Отставать мне никогда не нравилось. Не по мне. Быть тенью задаваки, пусть она трижды мне липовая сестра?
И я распустил амбиции. Подсобрался. Призвал на помощь самолюбие, честолюбие и гордость и бессовестно использовал профессорский авторитет. Короче, поднатужился и достал — отбарабанил третий как год за два. Так что в четвертом уже я подтягивал ее по арифметике.
Подобной прыти Инка от меня не ожидала. И поскучнела. Почему-то стала раздражительной, нервной.
Задачки я решал с ходу, а ей без усидчивости, без того, чтобы не попотеть, было не обойтись. Мне жаль было времени, и я небрежно подсказывал, а она вскакивала и швыряла в меня карандашом или ластиком. Я вежливо извинялся. Она топала и кричала как начинающая истеричка, чтобы я шел вон. Я говорил, не могу. Надо отработать тандю-батман, а потом закрепить ронде-жамб-анлер. Вчера в балетном классе я чуть не схлопотал пару, мне необходимы шведская стенка и зеркало.
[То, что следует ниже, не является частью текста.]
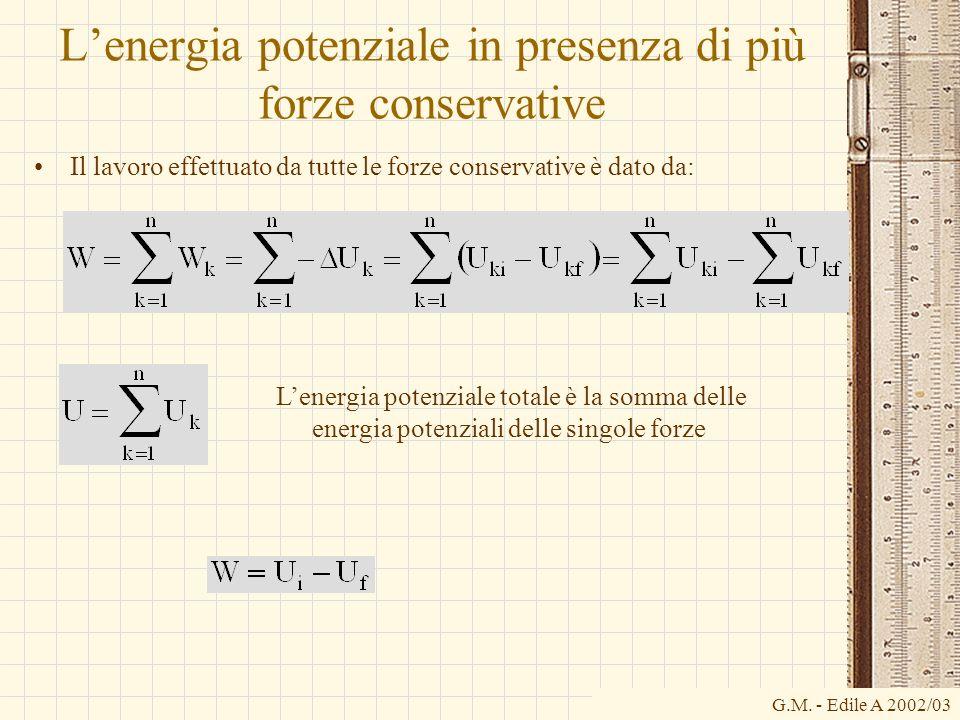 G.M. - Edile A 2002/03 Lenergia potenziale in presenza di più forze conservative Il lavoro effettuato da tutte le forze conservative è dato da: Lenerg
Она кривила губки, приканчивала меня взглядом и убегала к Фене — на кухню или в бывшую кладовку (ее вскоре переоборудовали под монашескую келью, там Феня отдыхала и проводила ночь). А мне только того и надо. При Инкиной настырности, я знал, она будет пыхтеть над задачкой, пока сама не докумекает, а там еще история, родная речь, стало быть, я вновь без труда надыбал себе пару восхитительных часов полного одиночества. Выскальзывал на цыпочках в гостиную, отпирал специальной отмычкой книжный шкаф, брал, что меня на данный момент интересовало, возвращался и с удобствами устраивался в кресле.